The Night-Time Economy, another of Mr. Graham’s ministerial portfolios, has become inextricably entwined with the Arts. Millions of dollars of arts and culture funding are devoted to promoting this nebulous entity, which is supposed to make us feel excited that NSW is packed with vibrant nocturnal activities, even if it only means hanging out in pubs and clubs for ever longer periods. The greatest beneficiaries of this fabulous Night-Time Economy are entities such as lobby group, ClubsNSW, and the Australian Hotels Association, who have an active interest in promoting drinking and gambling. Under the guise of fun for all, there are big profits for groups who are willing to donate to any political party which looks after their interests.
Naturally, none of this rampant politicisation of the cultural sphere is recognised or admitted as such. It’s all hidden beneath of blanket of public welfare and well-being embroidered with little pink elephants and smiley faces. Decisions are allegedly made on the basis of quality although few might agree with the way this term is interpreted by the ‘experts’ and bureaucrats the NSW Government uses for its committees and assessments.
Mr. Graham and his minions obviously believe they are the supreme rulers of arts and culture in NSW, able to reward friends and punish enemies at will. In most cases they don’t appear to be motivated by any special animus – they simply don’t value organisations such as the regional galleries or the Australian Design Centre and feel no need to spend money in these areas.
But when it comes to the things the government truly loves, such as Powerhouse Parramatta, festivals in the western suburbs, ‘contemporary music’, or the night-time economy, there are no bounds to its largesse.

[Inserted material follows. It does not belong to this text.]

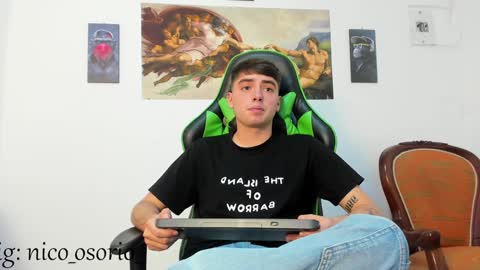 Marcos online show from December 17, 8:21 pm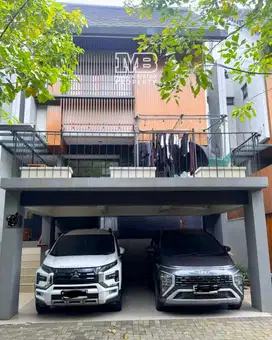 RUMAH FULLY FURNISHED CAELUS,RAPI, SIAP HUNI,LOKASI STRATEGIS (HN)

It’s a breathtaking display of arrogance, that in political terms translates into a form of totalitarian behaviour in which the ruling party pays no attention to its critics or its victims; being ready break promises at will, or to mislead parliament and press, as has consistently been the case with the Powerhouse.
If there is a reckoning ahead, it won’t come from a zombie media, which has allowed itself to be snowed and bribed into submission. That corpse will only spring to life when this cavalcade of neglect and waste has finally careered off a cliff. The spectre on the horizon is the startling rise of One Nation, a group that is already displaying an unusual interest in arts and cultural funding. By ignoring the claims of the many for those of a chosen few, the government has provided a generous supply of ammunition for a populist party that will never be convinced by NSW Labor’s blatantly duplicitous spending priorities.
The Minns government should be able to understand that every virtuous act of “inclusion” is also an act of exclusion for those who don’t fit an approved set of ideological guidelines.
When the ranks of the excluded far exceed those of the chosen, this presents a volatile scenario for a disgruntled mass audience. By adopting a set of extreme, intransigent and undemocratic attitudes towards art and culture, the NSW government has left itself vulnerable to a growing political movement that doesn’t feel the need to hide its decisions behind a mask of hypocrisy. One Nation’s own brand of hypocrisy is as the voice of the common people, bankrolled by Gina Rinehart.
It would be ironic if the government became a victim of its own hubris for abandoning those people with an interest in the arts who habitually vote Labor, only to be invariably betrayed. This time the betrayal has been so far-reaching it has the potential to mobilise a popular audience who know nothing about art but have an absolute conviction that their taxpayer dollars should not be spent on projects that claim to be all sweetness and light but give off a sickly whiff of corruption.